◆ Source extract ◆
──────────

Still, the assumed ties between YPD and PKK further rocked Turkish resolve with its NATO allies, inclusive to straining Turkey’s relationship with Washington. Accusing PKK incursions to inciting Kurdish nationalism within its borders, Turkey also asserted similar incitements against offshoot Kurdish factions as a backlash of contentions against the PKKs implicit dominance. Heated political exchanges had also begun contrarily linking the AKP’s loss of parliamentary majority following the June 2015 elections, with intentionally stirring discord against legitimate political opposition—inclusively against the Kurdish People’s Democratic Party (Demirtas 2015). However, reintroducing politicking and peace talks with the PKK had synchronised well with Turkey’s 2014 presidential polls. An election orientation alleged to fostering a Kurdish peace process, and which highlighted the aftermath of more than 30 years involving violent and deadly skirmishes with the PKK, indubitably contributed to Erdoğan’s successful presidential bid. According to Karmon, the politicised alignment had been methodically designed to garner Kurdish votes (2014).

 

Turkey’s notion that the YPD is nothing more than a front organisation for the PKK highlighted tensions and a discernible reluctance at joining anti-Daesh coalition efforts. Further, the Syrian Democratic Forces (SDF), initially a coalition of Arab insurgents and principally backed by reinforcements from the YPD and military support from the U.S., increasingly provoked Turkish displeasure. Obvious aversion rested largely upon what Ankara saw as a transitional domestic threat that might not only bolster Kurdish nationalism, but also more strongly advocate independence and autonomy directly at its southern border. Indeed, the 2016 Turkish-driven Operation Euphrates Shield sought to counteract this manifestation with selected military intervention into Syria—purposed at marginalising the SDF with probable expectations that Turkish troops would then supersede allied initiatives with collaboration. Tactical exertions therefore emerged motivated to reducing American dependence upon Kurdish troops (Çandar 2017).

──────────

◆ Information provided ◆
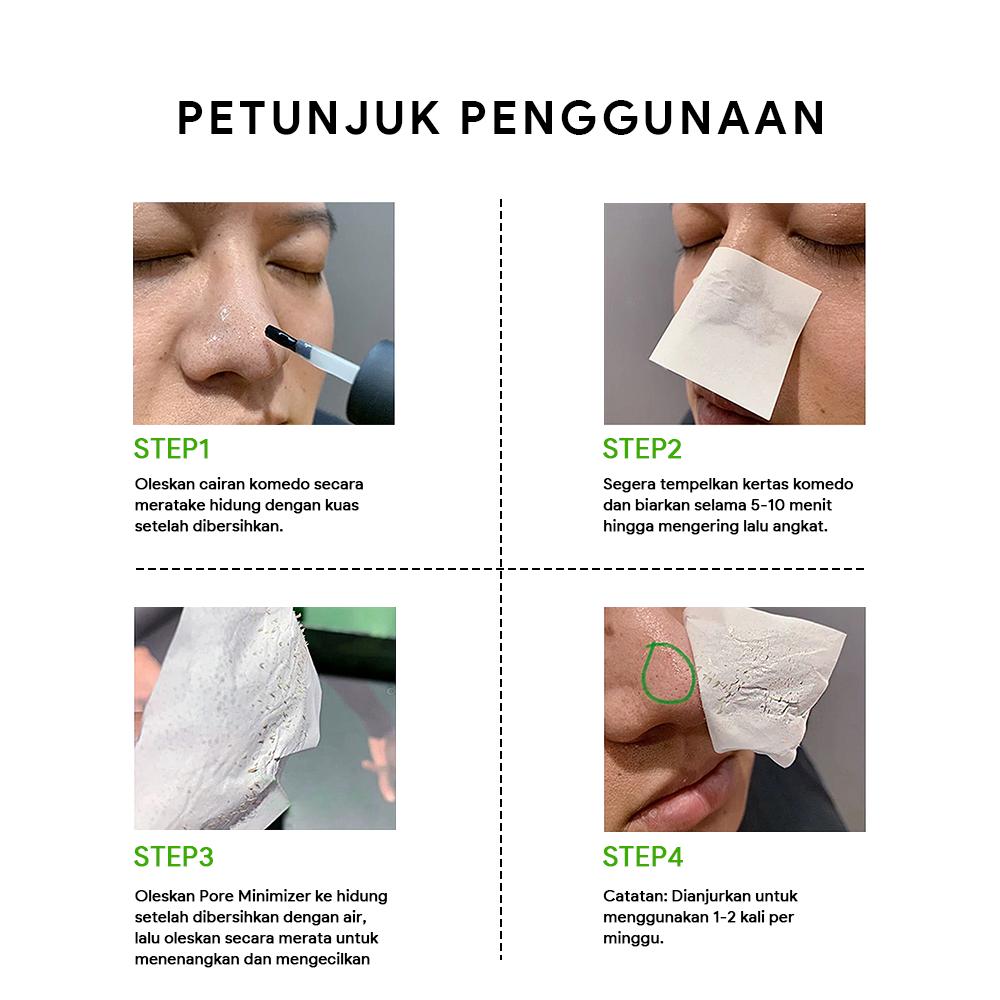 PETUNJUK PENGGUNAAN

STEP1

Oleskan cairan komedo secara meratake hidung dengan kuas setelah dibersihkan.

STEP2

Segera tempelkan kertas komedo dan biarkan selama 5-10 menit hingga mengering lalu angkat.

STEP3

Oleskan Pore Minimizer ke hidung setelah dibersihkan dengan air, lalu oleskan secara merata untuk menenangkan dan mengecilkan

STEP4

Catatan: Dianjurkan untuk menggunakan 1-2 kali per minggu.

──────────

◆ Exercise set ◆
#1 In the passage on Turkey and the Kurdish factions, what was the name of the 2016 Turkish-driven military intervention into Syria?
#2 Continue the passage on Turkey and the Kurdish factions from its last sentence.

◆ Answers to the tasks ◆
#1 Operation Euphrates Shield.

#2
Kurdish autonomy was also stirring international interest with some favourable opinions in addition to the PKK having gained some bit of reputed global consideration (Winter 2014). Conversely, the Syrian-Kurdish relationship with the United States was nonetheless fragile and strained, due in part to allied and NATO connections with Turkey and the PKK’s significant designation link to terrorism. Yet according to Middle East analyst Chase Winter, the Kurds, in general, are notoriously pro-Western, and any peripheral recognition or acknowledgment remotely aligned with the PKK compelled “a difficult balancing act” with respect to the U.S. gaining Turkey’s participation in the anti-Daesh coalition effort (2014).

 

Diplomatic impediments may have also stressed contentions with the Assad regime. Turkey had initially encouraged political reform in opposition to the Assad regime’s “use of force to quell growing street protests,” further hoping to promote revocation of the Syrian Muslim Brotherhood’s (SMB) decades-long ban (Stein, 2014). However, de facto autonomous zones allegedly in exchange for PYD neutrality in Syria’s escalating civil war may have ultimately pushed Erdoğan’s angst. Assad’s military forces henceforth had withdrawn from the strategic north-eastern Kurdish enclave much to Turkish chagrin (Karmon 2014). Border contentions with Syria hovered not only around the ostensible autonomy, but potential for spill over into Turkey similarly intensified anxieties. Underlying risk indicators were likely perceived as not only potent, but juxtapositional against Ankara’s domestic vulnerabilities. Increasingly, the predictable “influx of Syrian refugees” had become in 2011, a growing crisis (Stein 2014).

 

Turkey’s efforts to influence and marginalise what it sees as threats within its own borders have nonetheless failed. The immediate threefold challenge has involved keeping radical extremists at bay, tempering Kurdish conflicts, and seeing to the downfall of the Assad regime that would, in Turkey’s view, downgrade Kurdish autonomy at an extensive border with Syria. Rising authoritarianism has also suppressed criticism and political opposition inclusive to escalated militancy with Kurdish nationalists. Early into the Syrian conflict, Turkey having disengaged diplomatic ties with the Assad regime also began collaborating with Qatar in generating a sustainable opposition through the ranks of army defections, and notably for mobilising the Free Syrian Army (FSA).

 

Integrating the long-exiled SMB with plans for absorbing defecting Syrian Army officers, also likely inferred prospects for reinforcing Sunni resistance and weakening plausibility for ethnic and factional convergence. Turkey’s early strategy included establishing a buffer zone along the borders with Syria as a holding area to encourage oppositional forces¾the FSA and setting an anticipated backdrop for transitioning power beyond the Assad regime (Stein 2014). Yet it was already assumed in recent years that exiled Brotherhood elements had marshalled some influential ties by primarily yielding to anti-regime activism and refugee populations. The group still generally lacked a significant internal foothold. The escalations of Salafist factions were demonstrating substantial challenges, especially given the SMB’s alleged lack of influencing disenfranchised youth, and perhaps due in part to the group’s subsequent and reformist detachment from extremism (Lund 2013).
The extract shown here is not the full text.